Por Amaury Sánchez G.
Dicen en los corredores del Palacio Nacional —donde las paredes aún susurran los nombres de los traidores y los fieles— que Claudia Sheinbaum, presidenta de una república que a veces despierta como nación y otras como herida, recibió en la víspera a un enviado del norte: Christopher Landau, vicesecretario de Estado de los Estados Unidos, aquel país que sueña sin dormir y manda sin disculpas.
El encuentro fue cortés, como se estila en los protocolos donde las sonrisas son armas cargadas de diplomacia. Pero la presidenta, sin levantar la voz, dejó caer una advertencia que pesó más que cualquier tratado: “Las redadas contra migrantes no solo dañan a las personas, también a su propia economía”.
Y lo dijo sin dramatismo, como quien sabe que la verdad no necesita adornos, sólo tiempo para hacer efecto.
Landau, vestido con traje de palabra y corbata de promesa, asintió.
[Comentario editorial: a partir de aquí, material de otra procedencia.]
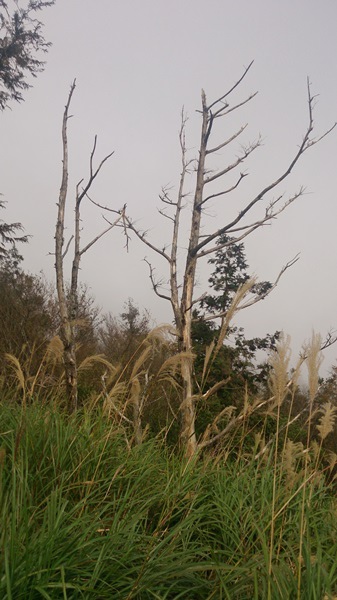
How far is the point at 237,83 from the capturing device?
974 centimetres

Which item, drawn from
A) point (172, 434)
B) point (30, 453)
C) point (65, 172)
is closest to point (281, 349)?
point (30, 453)

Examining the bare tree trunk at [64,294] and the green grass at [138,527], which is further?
the bare tree trunk at [64,294]

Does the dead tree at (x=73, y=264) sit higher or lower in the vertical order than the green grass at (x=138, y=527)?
higher

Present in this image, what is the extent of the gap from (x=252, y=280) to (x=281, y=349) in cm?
122

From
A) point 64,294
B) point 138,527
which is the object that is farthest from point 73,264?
point 138,527

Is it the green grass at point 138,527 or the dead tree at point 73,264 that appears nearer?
the green grass at point 138,527

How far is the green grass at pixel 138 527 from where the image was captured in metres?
2.26

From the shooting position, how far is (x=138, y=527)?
9.66 ft

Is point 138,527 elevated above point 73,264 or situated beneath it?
situated beneath

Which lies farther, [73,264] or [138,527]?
[73,264]

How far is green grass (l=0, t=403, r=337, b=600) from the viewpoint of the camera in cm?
226

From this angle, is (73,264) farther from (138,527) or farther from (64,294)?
(138,527)

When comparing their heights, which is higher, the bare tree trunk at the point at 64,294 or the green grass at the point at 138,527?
the bare tree trunk at the point at 64,294

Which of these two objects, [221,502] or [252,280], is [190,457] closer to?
[221,502]
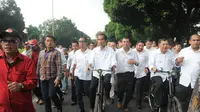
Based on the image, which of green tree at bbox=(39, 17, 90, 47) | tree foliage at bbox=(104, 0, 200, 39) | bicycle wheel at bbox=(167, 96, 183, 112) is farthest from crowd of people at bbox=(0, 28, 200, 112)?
green tree at bbox=(39, 17, 90, 47)

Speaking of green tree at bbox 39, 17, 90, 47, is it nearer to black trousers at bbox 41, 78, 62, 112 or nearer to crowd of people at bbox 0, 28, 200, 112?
crowd of people at bbox 0, 28, 200, 112

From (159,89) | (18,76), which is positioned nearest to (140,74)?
(159,89)

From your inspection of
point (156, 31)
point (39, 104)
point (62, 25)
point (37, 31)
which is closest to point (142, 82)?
point (39, 104)

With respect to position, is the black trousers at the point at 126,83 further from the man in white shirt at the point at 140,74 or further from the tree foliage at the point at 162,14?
the tree foliage at the point at 162,14

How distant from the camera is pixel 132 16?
20.2 metres

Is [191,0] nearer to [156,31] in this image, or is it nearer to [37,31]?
[156,31]

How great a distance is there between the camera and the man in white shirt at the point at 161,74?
542 centimetres

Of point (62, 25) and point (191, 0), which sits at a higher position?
point (62, 25)

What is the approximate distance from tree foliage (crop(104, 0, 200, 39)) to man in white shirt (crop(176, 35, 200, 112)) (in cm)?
1328

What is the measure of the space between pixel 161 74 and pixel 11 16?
57482mm

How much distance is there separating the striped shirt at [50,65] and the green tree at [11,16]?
52.5 m

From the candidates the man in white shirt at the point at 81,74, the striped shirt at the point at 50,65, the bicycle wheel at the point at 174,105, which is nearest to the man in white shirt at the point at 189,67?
the bicycle wheel at the point at 174,105

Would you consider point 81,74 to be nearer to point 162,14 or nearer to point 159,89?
point 159,89

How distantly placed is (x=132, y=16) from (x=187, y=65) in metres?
15.8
Pero en su mirada se adivinaba el mismo gesto que tienen los halcones cuando sobrevolaban Macondo: esa mezcla de superioridad y desinterés, como si cada conversación con el sur fuera una página ya escrita por ellos mismos.
Lo que tal vez no sabía el enviado es que, mientras él cenaba en la embajada, en un campo de Fresno, California, un hombre llamado Jacinto —indocumentado, invisible, imprescindible— fue detenido por la Patrulla. Jacinto no tenía papeles, pero tenía un nombre que su jefe no podía pronunciar y una habilidad ancestral para hacer florecer la tierra con solo tocarla.
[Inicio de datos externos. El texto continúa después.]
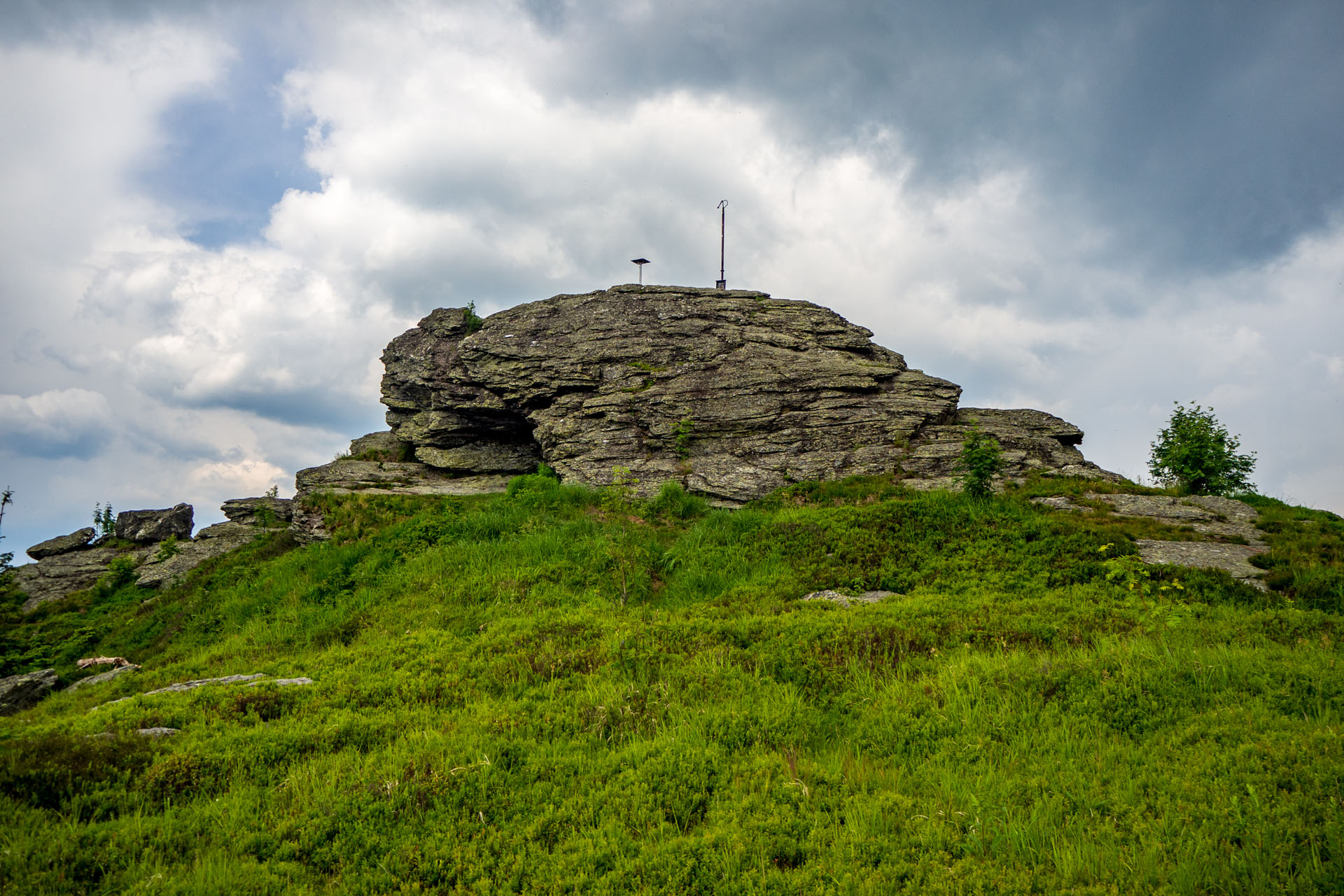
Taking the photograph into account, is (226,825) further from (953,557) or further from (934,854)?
(953,557)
Al día siguiente, las lechugas no fueron cosechadas. Luego, los camiones no salieron. Después, los contratos no se cumplieron. Una cadena invisible empezó a resquebrajarse desde el sur del Valle Central hasta los anaqueles de Chicago.
En el fondo, lo que advirtió Sheinbaum no fue una amenaza, sino un presagio: en Estados Unidos, el migrante no es un intruso, es el cimiento disfrazado de sombra.
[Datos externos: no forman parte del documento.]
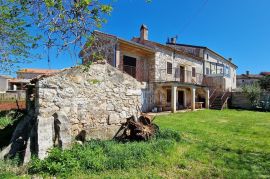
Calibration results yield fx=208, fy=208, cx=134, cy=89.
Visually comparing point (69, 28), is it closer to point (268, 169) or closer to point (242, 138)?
point (268, 169)

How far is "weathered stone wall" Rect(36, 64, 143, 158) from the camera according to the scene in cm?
546

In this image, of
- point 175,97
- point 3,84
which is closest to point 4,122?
point 175,97

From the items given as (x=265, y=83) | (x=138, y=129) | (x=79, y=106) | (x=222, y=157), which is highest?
(x=265, y=83)

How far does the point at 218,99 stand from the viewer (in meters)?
23.0

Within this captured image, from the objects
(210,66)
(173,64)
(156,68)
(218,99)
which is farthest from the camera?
(210,66)

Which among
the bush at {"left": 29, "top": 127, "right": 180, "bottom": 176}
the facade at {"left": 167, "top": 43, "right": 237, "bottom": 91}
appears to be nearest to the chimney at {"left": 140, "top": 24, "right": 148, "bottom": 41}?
the facade at {"left": 167, "top": 43, "right": 237, "bottom": 91}

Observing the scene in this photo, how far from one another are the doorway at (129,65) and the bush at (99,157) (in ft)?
35.2

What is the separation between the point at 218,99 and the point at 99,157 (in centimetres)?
2060

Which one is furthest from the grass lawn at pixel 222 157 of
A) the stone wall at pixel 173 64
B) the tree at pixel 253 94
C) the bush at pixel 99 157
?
the tree at pixel 253 94

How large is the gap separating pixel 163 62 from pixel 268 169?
48.7ft

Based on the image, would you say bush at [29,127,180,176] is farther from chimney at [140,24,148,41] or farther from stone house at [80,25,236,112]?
chimney at [140,24,148,41]

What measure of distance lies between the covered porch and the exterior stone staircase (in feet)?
2.90

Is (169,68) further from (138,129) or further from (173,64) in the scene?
(138,129)

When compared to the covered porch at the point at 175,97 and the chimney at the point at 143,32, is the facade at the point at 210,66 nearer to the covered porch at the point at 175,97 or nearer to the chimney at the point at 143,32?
the covered porch at the point at 175,97
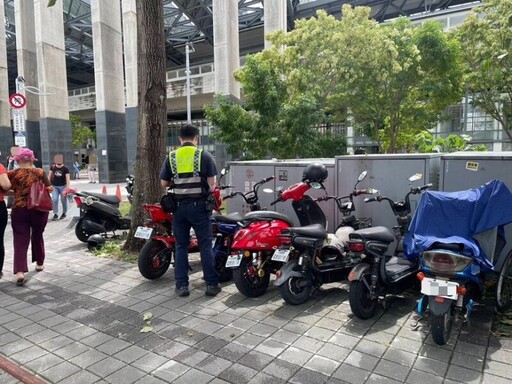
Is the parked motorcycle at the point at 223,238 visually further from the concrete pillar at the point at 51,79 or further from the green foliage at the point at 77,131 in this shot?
the green foliage at the point at 77,131

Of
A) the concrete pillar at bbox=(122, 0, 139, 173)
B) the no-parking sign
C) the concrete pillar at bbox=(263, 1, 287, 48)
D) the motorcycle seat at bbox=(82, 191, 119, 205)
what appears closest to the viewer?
the motorcycle seat at bbox=(82, 191, 119, 205)

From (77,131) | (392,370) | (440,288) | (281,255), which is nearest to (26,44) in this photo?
(77,131)

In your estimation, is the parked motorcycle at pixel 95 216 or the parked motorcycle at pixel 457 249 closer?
the parked motorcycle at pixel 457 249

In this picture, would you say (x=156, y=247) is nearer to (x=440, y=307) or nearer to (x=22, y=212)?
(x=22, y=212)

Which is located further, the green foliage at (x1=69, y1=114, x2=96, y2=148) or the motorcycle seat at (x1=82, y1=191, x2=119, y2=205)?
the green foliage at (x1=69, y1=114, x2=96, y2=148)

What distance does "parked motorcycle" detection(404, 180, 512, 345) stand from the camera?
123 inches

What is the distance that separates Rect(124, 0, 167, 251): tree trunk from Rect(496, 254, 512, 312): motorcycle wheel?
15.8 feet

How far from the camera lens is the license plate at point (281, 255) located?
4.01 meters

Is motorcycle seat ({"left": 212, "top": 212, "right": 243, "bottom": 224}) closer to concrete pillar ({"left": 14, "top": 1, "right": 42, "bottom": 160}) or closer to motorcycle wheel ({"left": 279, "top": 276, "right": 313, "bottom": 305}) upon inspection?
motorcycle wheel ({"left": 279, "top": 276, "right": 313, "bottom": 305})

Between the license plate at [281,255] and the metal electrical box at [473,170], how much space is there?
2.03 m

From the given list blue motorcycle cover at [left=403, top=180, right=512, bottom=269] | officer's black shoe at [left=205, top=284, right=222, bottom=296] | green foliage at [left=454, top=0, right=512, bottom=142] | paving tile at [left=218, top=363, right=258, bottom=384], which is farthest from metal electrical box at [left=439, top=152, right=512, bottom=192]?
green foliage at [left=454, top=0, right=512, bottom=142]

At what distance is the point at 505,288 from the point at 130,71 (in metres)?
22.4

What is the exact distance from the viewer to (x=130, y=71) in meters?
22.6

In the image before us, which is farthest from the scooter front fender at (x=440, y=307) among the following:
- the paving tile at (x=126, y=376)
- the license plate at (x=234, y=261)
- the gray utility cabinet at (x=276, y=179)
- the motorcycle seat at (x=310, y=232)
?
the gray utility cabinet at (x=276, y=179)
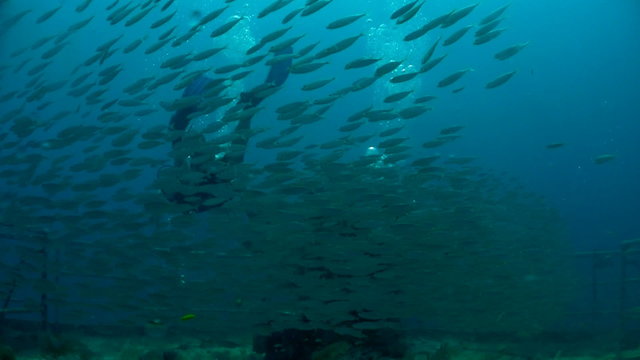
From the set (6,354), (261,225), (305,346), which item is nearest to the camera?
(6,354)

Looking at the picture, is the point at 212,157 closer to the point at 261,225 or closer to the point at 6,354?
the point at 261,225

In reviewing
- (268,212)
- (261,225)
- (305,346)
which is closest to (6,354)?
(261,225)

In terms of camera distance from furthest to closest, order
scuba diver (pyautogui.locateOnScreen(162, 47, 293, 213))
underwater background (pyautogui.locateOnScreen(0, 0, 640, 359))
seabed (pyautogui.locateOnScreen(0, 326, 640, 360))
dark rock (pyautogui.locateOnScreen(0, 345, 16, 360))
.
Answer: seabed (pyautogui.locateOnScreen(0, 326, 640, 360)), underwater background (pyautogui.locateOnScreen(0, 0, 640, 359)), scuba diver (pyautogui.locateOnScreen(162, 47, 293, 213)), dark rock (pyautogui.locateOnScreen(0, 345, 16, 360))

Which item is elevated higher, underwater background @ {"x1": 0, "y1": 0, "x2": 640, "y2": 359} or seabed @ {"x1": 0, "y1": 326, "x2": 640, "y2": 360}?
underwater background @ {"x1": 0, "y1": 0, "x2": 640, "y2": 359}

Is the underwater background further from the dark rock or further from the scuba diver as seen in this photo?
the dark rock

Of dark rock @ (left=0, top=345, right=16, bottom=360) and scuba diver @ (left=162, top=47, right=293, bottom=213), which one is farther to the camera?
scuba diver @ (left=162, top=47, right=293, bottom=213)

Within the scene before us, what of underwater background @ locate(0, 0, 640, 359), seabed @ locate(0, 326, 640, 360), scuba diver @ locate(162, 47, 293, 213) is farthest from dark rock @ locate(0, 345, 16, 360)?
scuba diver @ locate(162, 47, 293, 213)

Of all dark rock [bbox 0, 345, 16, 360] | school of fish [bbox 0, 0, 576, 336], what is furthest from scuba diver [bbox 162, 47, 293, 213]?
dark rock [bbox 0, 345, 16, 360]

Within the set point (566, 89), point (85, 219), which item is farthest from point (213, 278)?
point (566, 89)

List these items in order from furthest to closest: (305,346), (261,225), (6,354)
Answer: (305,346) < (261,225) < (6,354)

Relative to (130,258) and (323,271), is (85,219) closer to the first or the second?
(130,258)

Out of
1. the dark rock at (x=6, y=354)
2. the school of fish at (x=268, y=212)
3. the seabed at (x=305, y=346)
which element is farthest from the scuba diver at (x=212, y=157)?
the dark rock at (x=6, y=354)

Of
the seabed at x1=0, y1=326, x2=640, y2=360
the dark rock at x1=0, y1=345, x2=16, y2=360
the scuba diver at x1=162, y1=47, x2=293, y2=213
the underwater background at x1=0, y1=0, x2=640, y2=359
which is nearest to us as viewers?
the dark rock at x1=0, y1=345, x2=16, y2=360

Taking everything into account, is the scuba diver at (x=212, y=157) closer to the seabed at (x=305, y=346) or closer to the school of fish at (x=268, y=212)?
the school of fish at (x=268, y=212)
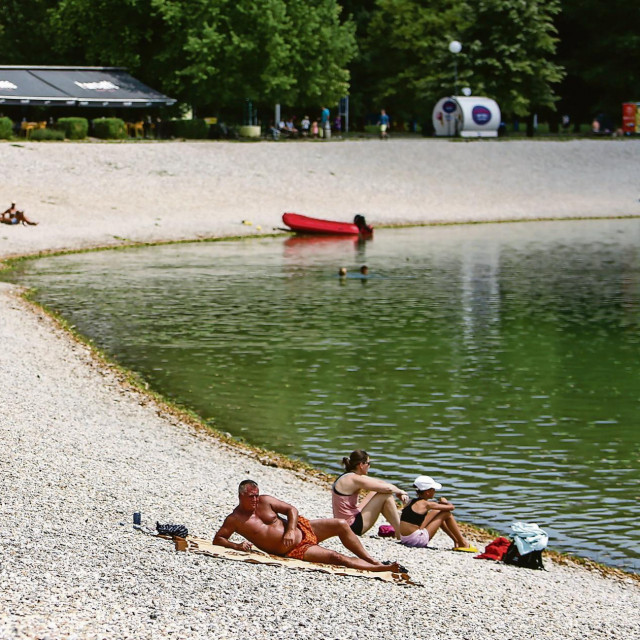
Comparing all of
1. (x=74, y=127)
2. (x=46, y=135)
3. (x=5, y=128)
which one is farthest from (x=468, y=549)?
(x=74, y=127)

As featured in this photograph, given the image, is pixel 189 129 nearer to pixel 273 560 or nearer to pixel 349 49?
pixel 349 49

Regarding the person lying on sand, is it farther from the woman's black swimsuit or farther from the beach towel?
the beach towel

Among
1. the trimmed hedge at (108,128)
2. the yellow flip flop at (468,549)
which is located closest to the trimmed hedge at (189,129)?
the trimmed hedge at (108,128)

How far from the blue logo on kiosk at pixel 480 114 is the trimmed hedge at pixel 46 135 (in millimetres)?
30249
Pero eso no se discute en los congresos ni en los consejos de seguridad. Allá, donde los algoritmos redactan decretos, se sigue creyendo que el país se sostiene sobre capital y cañones. Allá se olvida que cada casa tiene un aliento mexicano escondido tras el concreto, que cada fresa brillante en el supermercado lleva una gota del sudor de Oaxaca o Guerrero.
Lo verdaderamente nuevo en esta historia vieja fue que una presidenta mexicana, sin estridencias, se atrevió a recordárselo al Imperio.
Lo dijo como si repitiera una profecía heredada de las abuelas del sur: que todo imperio que persigue al que lo alimenta, termina comiéndose a sí mismo.
La geopolítica, en este rincón del continente, nunca ha sido una danza de iguales. Es más bien una cuerda floja entre el respeto y el sometimiento. Pero algo cambió cuando una mujer que antes estudiaba física ahora conjuga la dignidad con la firmeza y se sienta frente al enviado sin bajar la mirada.
Quizás esa fue la verdadera noticia del encuentro: que esta vez, México habló no con rabia, sino con razón. Que no amenazó, sino que advirtió. Y que la advertencia no venía de un gobierno, sino de millones de migrantes que han construido un país que no los quiere, pero que no puede prescindir de ellos.
Porque, en el fondo, toda redada es también una demolición. Y un día —quizás no tan lejano— los Estados Unidos descubrirán que al echar a sus migrantes, también están echando los cimientos de su propia abundancia.
Y entonces, será demasiado tarde para disculparse con Jacinto.